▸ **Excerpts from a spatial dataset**
--- Start ---

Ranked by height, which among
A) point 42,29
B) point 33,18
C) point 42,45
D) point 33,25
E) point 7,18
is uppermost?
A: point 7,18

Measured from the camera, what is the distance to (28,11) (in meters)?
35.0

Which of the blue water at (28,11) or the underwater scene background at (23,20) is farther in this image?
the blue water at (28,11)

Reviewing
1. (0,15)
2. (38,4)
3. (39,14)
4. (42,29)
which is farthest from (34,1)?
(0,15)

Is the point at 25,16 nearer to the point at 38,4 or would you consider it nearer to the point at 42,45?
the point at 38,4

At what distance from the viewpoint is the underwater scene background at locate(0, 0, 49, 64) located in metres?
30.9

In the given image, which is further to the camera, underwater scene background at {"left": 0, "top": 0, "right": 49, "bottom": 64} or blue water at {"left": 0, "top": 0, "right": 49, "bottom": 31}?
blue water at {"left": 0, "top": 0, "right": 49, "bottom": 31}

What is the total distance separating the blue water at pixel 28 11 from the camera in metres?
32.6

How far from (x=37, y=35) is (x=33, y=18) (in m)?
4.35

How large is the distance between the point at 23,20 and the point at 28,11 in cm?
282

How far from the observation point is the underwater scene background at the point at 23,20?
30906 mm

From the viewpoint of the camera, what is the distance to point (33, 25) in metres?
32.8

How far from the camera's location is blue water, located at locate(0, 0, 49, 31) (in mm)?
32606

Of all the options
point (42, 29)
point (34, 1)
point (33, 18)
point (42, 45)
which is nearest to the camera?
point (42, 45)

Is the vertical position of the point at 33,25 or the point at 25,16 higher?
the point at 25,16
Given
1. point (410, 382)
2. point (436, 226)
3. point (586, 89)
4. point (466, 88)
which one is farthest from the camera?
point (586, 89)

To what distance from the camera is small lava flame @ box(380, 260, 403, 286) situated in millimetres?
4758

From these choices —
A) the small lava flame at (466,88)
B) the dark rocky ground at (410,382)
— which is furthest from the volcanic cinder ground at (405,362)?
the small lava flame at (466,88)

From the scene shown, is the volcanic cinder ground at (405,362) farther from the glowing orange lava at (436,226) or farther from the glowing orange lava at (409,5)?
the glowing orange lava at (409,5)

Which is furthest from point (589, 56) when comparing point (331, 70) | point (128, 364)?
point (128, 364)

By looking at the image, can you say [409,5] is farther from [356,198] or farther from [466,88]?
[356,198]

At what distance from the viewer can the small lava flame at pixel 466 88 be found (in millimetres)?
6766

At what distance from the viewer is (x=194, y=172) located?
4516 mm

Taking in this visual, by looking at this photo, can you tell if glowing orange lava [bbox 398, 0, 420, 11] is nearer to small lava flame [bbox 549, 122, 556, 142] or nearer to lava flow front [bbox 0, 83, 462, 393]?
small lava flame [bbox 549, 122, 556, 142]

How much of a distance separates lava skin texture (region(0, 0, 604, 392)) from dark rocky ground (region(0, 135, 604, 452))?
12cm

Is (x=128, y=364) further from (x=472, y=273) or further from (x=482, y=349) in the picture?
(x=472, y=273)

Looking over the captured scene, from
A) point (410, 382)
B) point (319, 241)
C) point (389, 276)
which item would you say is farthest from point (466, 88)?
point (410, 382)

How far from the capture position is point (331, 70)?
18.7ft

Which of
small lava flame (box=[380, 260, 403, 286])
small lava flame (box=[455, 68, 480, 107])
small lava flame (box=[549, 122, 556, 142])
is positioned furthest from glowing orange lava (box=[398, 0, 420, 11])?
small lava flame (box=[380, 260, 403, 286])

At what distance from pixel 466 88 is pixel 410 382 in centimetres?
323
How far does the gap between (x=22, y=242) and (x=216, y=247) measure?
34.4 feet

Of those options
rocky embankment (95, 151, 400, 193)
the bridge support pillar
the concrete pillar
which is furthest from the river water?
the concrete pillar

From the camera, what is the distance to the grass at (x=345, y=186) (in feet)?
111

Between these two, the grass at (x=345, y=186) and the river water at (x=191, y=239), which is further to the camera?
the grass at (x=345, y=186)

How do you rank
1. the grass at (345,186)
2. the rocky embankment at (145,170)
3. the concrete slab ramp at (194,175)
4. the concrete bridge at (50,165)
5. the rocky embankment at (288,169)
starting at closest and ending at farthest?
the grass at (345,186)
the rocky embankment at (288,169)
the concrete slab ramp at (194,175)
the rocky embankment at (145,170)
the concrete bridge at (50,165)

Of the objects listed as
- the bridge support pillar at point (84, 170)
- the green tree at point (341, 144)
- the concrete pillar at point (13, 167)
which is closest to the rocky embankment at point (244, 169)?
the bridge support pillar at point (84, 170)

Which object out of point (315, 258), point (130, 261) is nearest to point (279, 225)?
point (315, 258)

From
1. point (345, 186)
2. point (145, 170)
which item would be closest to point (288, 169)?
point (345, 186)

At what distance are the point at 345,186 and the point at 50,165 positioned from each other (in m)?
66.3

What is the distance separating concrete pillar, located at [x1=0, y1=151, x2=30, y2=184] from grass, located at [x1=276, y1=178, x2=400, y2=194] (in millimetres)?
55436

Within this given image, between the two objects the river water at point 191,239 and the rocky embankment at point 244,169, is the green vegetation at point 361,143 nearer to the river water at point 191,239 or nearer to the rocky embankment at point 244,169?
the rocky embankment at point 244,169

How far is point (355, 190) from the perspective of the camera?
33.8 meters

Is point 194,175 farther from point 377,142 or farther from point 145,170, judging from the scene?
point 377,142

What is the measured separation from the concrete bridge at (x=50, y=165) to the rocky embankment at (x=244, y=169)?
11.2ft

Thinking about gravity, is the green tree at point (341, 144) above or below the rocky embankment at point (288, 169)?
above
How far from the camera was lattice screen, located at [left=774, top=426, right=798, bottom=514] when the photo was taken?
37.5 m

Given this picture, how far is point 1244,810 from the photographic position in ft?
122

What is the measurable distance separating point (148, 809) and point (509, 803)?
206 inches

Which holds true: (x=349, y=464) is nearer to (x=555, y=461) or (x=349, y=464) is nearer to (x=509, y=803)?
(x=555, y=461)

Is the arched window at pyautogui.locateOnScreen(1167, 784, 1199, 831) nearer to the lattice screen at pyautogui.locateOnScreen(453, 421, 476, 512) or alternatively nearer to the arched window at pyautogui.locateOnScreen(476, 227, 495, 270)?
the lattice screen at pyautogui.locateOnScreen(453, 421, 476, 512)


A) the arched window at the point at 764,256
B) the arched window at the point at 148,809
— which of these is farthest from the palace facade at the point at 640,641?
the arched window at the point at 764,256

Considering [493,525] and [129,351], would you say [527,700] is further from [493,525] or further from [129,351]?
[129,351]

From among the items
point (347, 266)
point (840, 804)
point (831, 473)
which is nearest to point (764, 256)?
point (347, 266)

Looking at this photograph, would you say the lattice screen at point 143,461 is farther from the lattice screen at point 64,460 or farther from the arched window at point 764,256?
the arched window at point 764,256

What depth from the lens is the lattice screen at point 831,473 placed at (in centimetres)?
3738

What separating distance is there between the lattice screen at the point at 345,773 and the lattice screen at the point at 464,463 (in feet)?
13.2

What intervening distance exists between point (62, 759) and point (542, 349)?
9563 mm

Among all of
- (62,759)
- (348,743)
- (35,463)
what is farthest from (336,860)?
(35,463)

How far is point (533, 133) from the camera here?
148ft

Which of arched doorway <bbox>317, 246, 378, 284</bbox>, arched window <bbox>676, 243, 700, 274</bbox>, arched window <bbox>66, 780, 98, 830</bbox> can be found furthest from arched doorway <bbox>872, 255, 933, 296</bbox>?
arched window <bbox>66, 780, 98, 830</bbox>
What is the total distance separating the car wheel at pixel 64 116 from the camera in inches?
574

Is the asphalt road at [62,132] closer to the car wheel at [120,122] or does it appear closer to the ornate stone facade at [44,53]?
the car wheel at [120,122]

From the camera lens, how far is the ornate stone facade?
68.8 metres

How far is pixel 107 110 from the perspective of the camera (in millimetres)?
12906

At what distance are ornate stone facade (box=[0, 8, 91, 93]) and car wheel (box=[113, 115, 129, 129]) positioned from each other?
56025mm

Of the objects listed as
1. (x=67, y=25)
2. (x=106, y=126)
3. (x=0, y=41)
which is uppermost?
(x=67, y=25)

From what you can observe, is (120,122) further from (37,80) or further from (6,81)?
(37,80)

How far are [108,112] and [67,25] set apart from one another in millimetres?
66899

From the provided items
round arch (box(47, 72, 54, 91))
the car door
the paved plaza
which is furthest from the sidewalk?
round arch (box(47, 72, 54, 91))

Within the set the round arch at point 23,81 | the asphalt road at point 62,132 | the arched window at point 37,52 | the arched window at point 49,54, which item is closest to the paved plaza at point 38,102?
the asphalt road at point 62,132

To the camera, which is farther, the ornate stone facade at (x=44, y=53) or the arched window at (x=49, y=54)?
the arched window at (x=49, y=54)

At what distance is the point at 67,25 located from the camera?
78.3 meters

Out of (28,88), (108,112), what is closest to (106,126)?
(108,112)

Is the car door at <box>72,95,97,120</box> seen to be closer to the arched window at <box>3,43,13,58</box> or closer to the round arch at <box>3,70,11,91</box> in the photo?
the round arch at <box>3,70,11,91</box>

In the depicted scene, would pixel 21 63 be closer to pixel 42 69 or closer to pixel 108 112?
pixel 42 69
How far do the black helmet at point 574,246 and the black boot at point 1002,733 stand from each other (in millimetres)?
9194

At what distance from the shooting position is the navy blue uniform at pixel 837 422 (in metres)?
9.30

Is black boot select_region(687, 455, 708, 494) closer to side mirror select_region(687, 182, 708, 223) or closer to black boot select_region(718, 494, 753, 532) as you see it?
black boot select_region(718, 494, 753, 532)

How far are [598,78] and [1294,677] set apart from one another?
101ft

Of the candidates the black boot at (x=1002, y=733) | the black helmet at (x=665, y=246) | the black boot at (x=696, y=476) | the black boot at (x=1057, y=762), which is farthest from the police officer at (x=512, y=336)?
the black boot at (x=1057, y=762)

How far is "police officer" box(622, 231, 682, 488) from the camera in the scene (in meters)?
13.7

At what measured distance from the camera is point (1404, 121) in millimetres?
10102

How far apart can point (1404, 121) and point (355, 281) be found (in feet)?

--- End ---

▸ **Task**
Repeat, word for word, every line from the line that contains "Is black boot" to the end of the entries; include both of those lines and no others.

▸ **Output of the task**
Is black boot select_region(687, 455, 708, 494) closer to side mirror select_region(687, 182, 708, 223) or closer to black boot select_region(718, 494, 753, 532) as you see it?
black boot select_region(718, 494, 753, 532)

How far are [598,78] and [1294,677] set apart from one another?
101ft

Of the candidates the black boot at (x=1002, y=733) | the black helmet at (x=665, y=246) | the black boot at (x=696, y=476) | the black boot at (x=1057, y=762), which is farthest from the police officer at (x=512, y=336)?
the black boot at (x=1057, y=762)

How far is "police officer" box(622, 231, 682, 488) from the camera in the scene (in meters)?
13.7

At what measured distance from the camera is point (1404, 121) in millimetres?
10102

How far apart can point (1404, 121) and point (355, 281) be found (in feet)?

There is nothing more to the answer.